Die Bundesärztekammer will nötige Sparmaßnahmen bei den Krankenkassen im Grundsatz mittragen, mahnt aber eine stärkere Orientierung an der Versorgung der Patientinnen und Patienten an.
Berücksichtigt werden müsse, "dass eine verlässliche und qualitativ hochwertige Gesundheitsversorgung für den gesellschaftlichen Zusammenhalt ebenso von Bedeutung ist, ihren eigenen Wert hat und auch nicht durch solche Maßnahmen gefährdet werden darf", sagte Kammerpräsident Klaus Reinhardt in Berlin.
Zugleich verwies er auf die schwierigen wirtschaftlichen Rahmenbedingungen und räumte ein: "Das muss man schon tatsächlich berücksichtigen." Die Bundesregierung will voraussichtlich an diesem Mittwoch ein Spargesetz von Gesundheitsministerin Nina Warken im Kabinett auf den Weg bringen.
Konkret forderte Reinhardt, eine Finanzierung der über die Telefonnummer 116117 erreichbaren offenen Sprechstunden weiter sicherzustellen und die bisherige Refinanzierung von Tarifsteigerungen bei Klinikpersonal nicht ohne tragfähige Alternative zu streichen.
Reinhardt kritisierte auch das geplante verpflichtende Zweitmeinungsverfahren bei bestimmten planbaren Eingriffen. Der Ärztepräsident sprach von über 200.000 Eingriffen pro Jahr an Hüften oder Knien. Hier das Einholen einer zweiten Meinung zur Pflicht zu machen, sei hoch bürokratisch und unangemessen.

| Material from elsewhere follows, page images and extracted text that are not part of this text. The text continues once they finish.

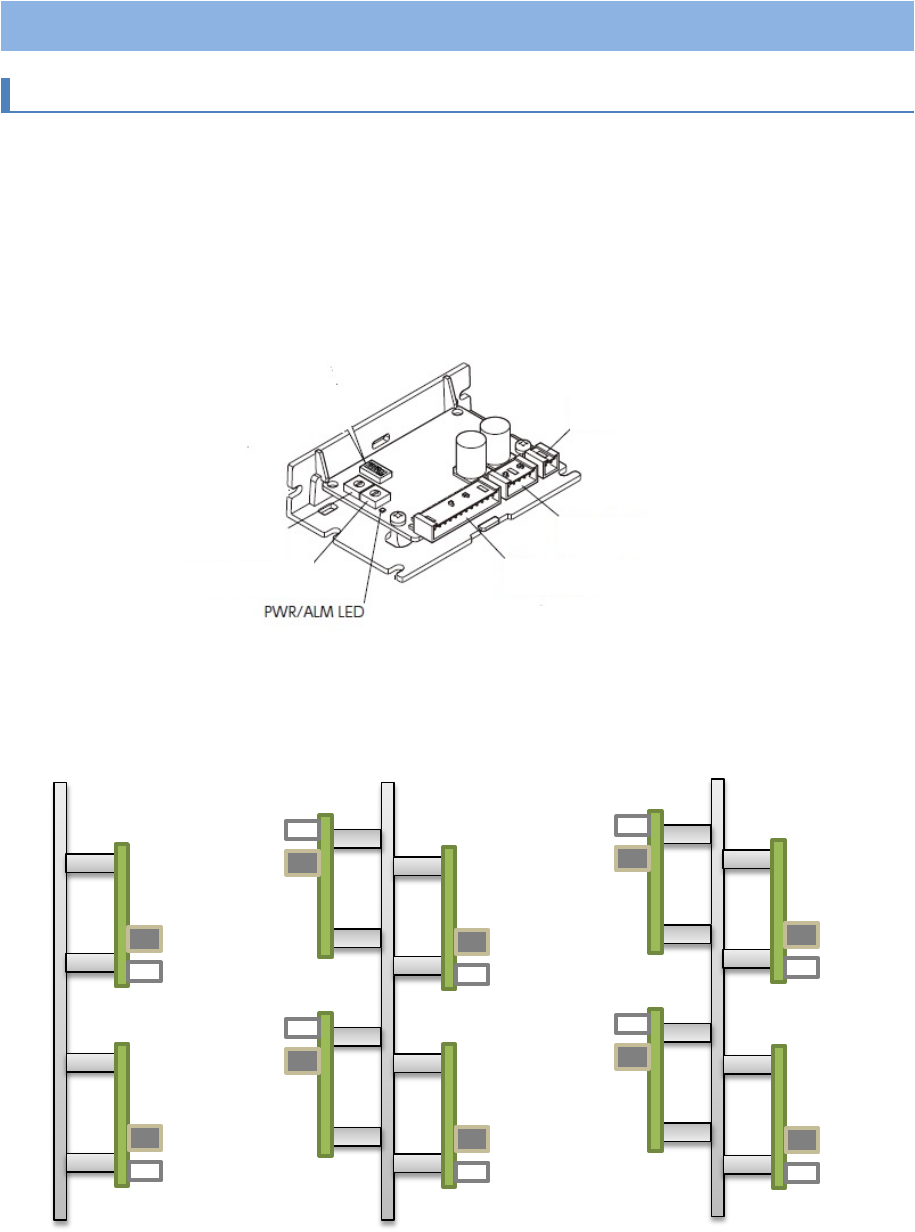 PWR/ALM LED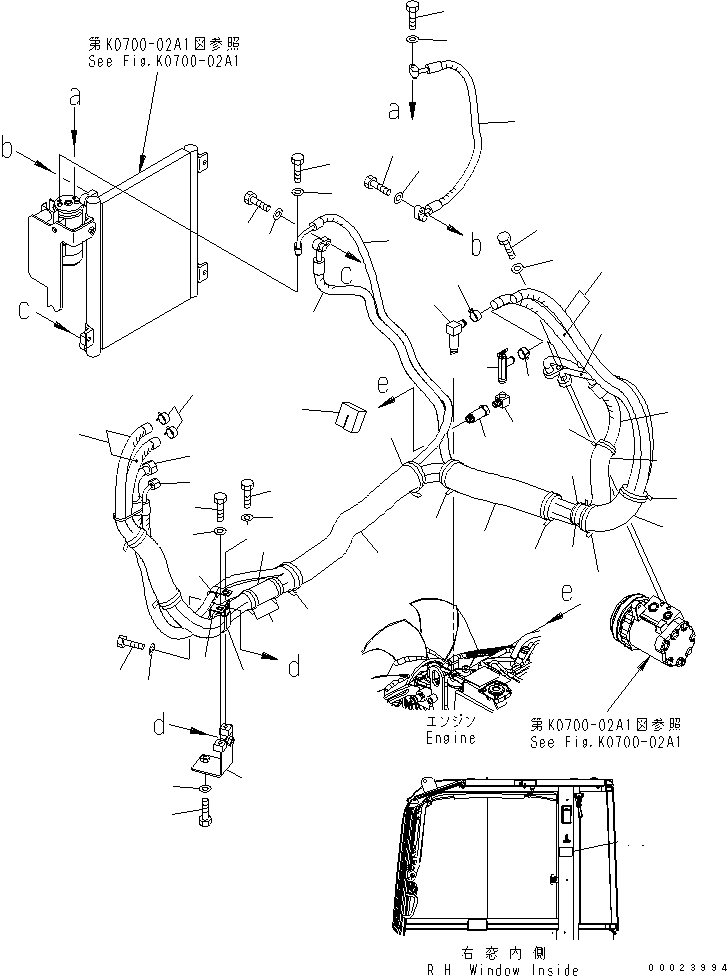 第K0700-02A1図参照
See Fig.K0700-02A1

a

b

c

a

b

c

e

e

d

d

エンジン
Engine

第K0700-02A1図参照
See Fig.K0700-02A1

右窓内側
R H Window Inside

00023994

Reinhardt forderte, die Gesundheitsversorgung der Bezieher von Grundsicherung künftig aus Steuermitteln zu finanzieren. Generell bemängelte er, dass sich die Ausgaben künftig allein an der Grundlohnsumme orientieren sollten. Die Häufigkeit von Erkrankungen orientiere sich natürlich nicht hieran. Werde eine Reform auf den Weg gebracht, müsse sehr minuziös geprüft werden, ob es Verwerfungen gebe bei der Patientenversorgung und -sicherheit.
Generell müssten Reformen präzise gesteuert und Folgen beobachtet werden. Reinhardt kritisierte die kurze Beratungsfrist der Pläne von Ministerin Warken. Es gebe zwar Handlungsbedarf, aber es sei keine Maßnahme, "die in wenigen Tagen über die Bühne gebracht werden muss".